Sonrası bizden uzak ya da yoktur sonrası pişmanlığın. Bir
ihtimal. İhtimaller can sıkıcıdır bilirsiniz. Bilmekten başka seçeneğiniz de
yoktur belki de. Belki’lerin arkasına sığınmak çoğu zaman bize iyi geliyor da
olabilir. Kaldı ki kesinlikle bu böyledir demek işin cılkını çıkarmak olur. Kesinlik, bu kadar kasvetli olmasaydı eğer,
başka konuşabilirdi dilim. Düşünüp kahrolmak da hiçbir fayda sağlamıyor ruhuma.
Yersiz espriler yapmaya çalışmak da hafifletmiyor âraf azabını. Bir cevabı vardır
elbet sorularımın. Öncelikle insanı, yani kendimizi tanımalı. Kendini bilmezlik
bahtsızlığı büyümemeli beynimizde. Tanrı’ya inanmak bu kadar zor muydu eskiden?
Merak ediyorum işte. Öyle sanıldığı gibi inanmak sorunları ortadan kaldırmıyor.
Sorular hep artıyor.

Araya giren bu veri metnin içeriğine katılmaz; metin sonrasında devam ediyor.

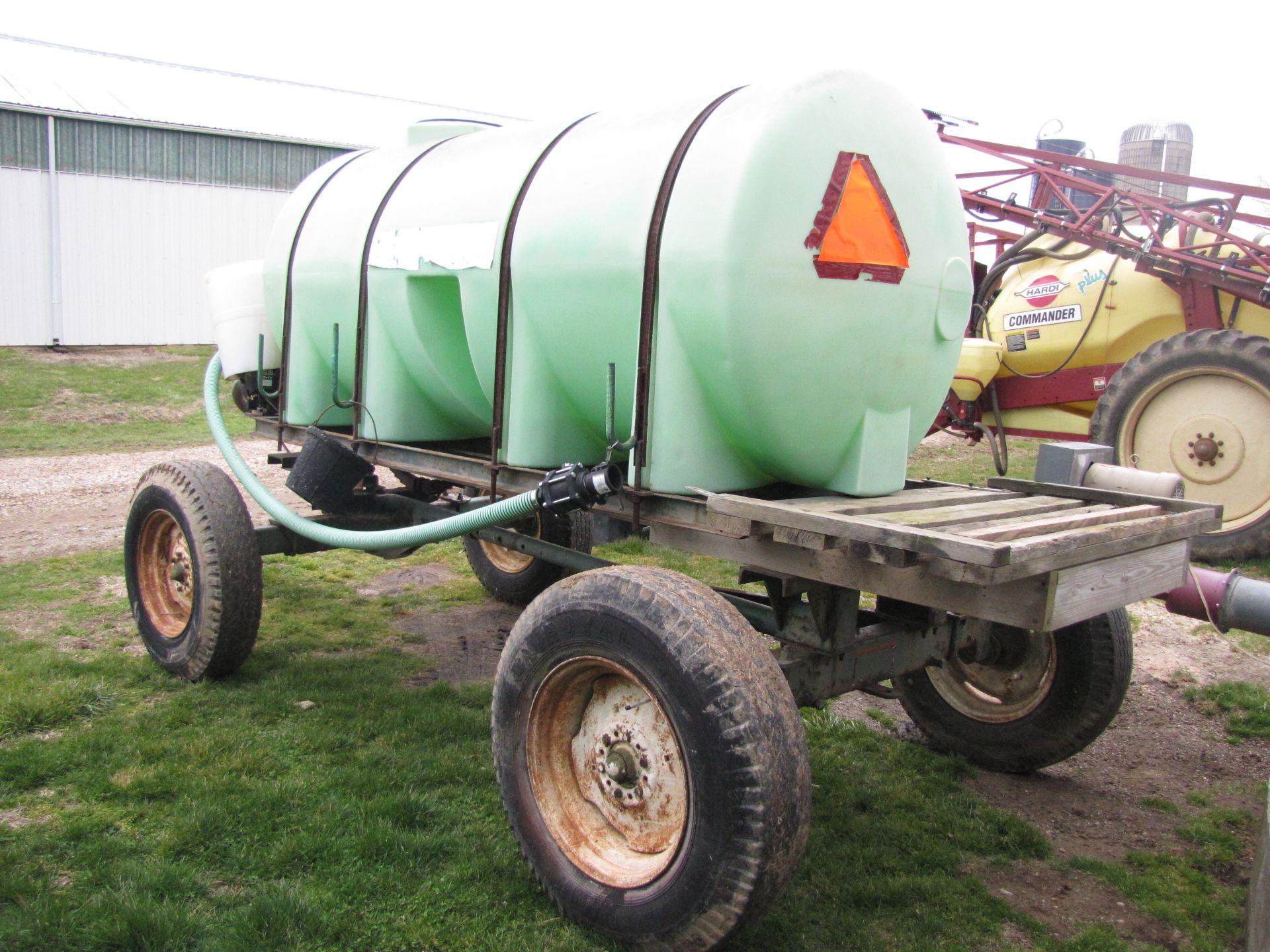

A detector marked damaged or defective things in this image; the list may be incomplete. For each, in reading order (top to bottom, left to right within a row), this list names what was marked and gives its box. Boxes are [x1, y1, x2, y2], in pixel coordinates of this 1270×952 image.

rusty wheel rim [136, 510, 192, 637]
rusty wheel rim [477, 515, 536, 573]
rusty wheel rim [929, 635, 1056, 721]
rusty wheel rim [525, 654, 685, 889]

Cevaplarsa çoğu zaman tatmin etmiyor. Tam da keşke deme’nin
vaktidir. Daha neler bekliyor bizi, yaşarken çıplaklığıyla göreceğiz. Çünkü
görmezden gelemeyeceğimiz ayıpların müşahitleriyiz. Bana inanmak zorunda
değilsiniz. İnanmak dişlerimi de gıcırdatıyor. Gıdıkla; ama sırıtma. Sırıtmak,
irsi bir hastalıktır. Bunu bilmeseniz de olur. Hesabımızı ortaya döksek hepimiz
haklı çıkacağız. Hepimiz kimler oluyor, işte asıl bu soruya cevap aranmalı. Kim
dahil değil bu suça? Eksilen kim? Eksik olan ne? Neden hepimiz? Daha nereye
kadar aklımızın yerinde olduğunu fısıldayacağız kalabalığın kulaklarına. Biri
sustursun ulan beni! Demeyeceğim. Konuşmak istiyorum. Konuşmak; ama yalansız. Kulaklar
ile gözlerin toplamını, neyle çarparsak gördüklerimizin ve duyduklarımızın
oranı çıkar? Çabuk söyleyin. Hayır sarhoş değilim. Günah işlemenin yan etkisi
nedir?
Geçici bir istirahat vermek istiyorum ruhuma:
Bugün bayram. Günlerden cumartesi. Ben ve komşular.
Ben içeridekilerden, komşular dışarıdakilerden. Sabahın erken saatleri. Biri
uyandı. Birileri neden hâlâ uyanmadı hiçbir izahı yok elbette. Ziller anonim
kişilerce tekmeleniyor bazı sıralar. Soran yok. Kim o diyen de kaçtılar. Fakat
aklımı zehirli sorular meşgul ediyor. Yüklemi sonda olan cümleler kurmak için
kendimi yırttığımı kaç kişi biliyor ki? Böyle sıhhatli konuşmak istiyorum işte.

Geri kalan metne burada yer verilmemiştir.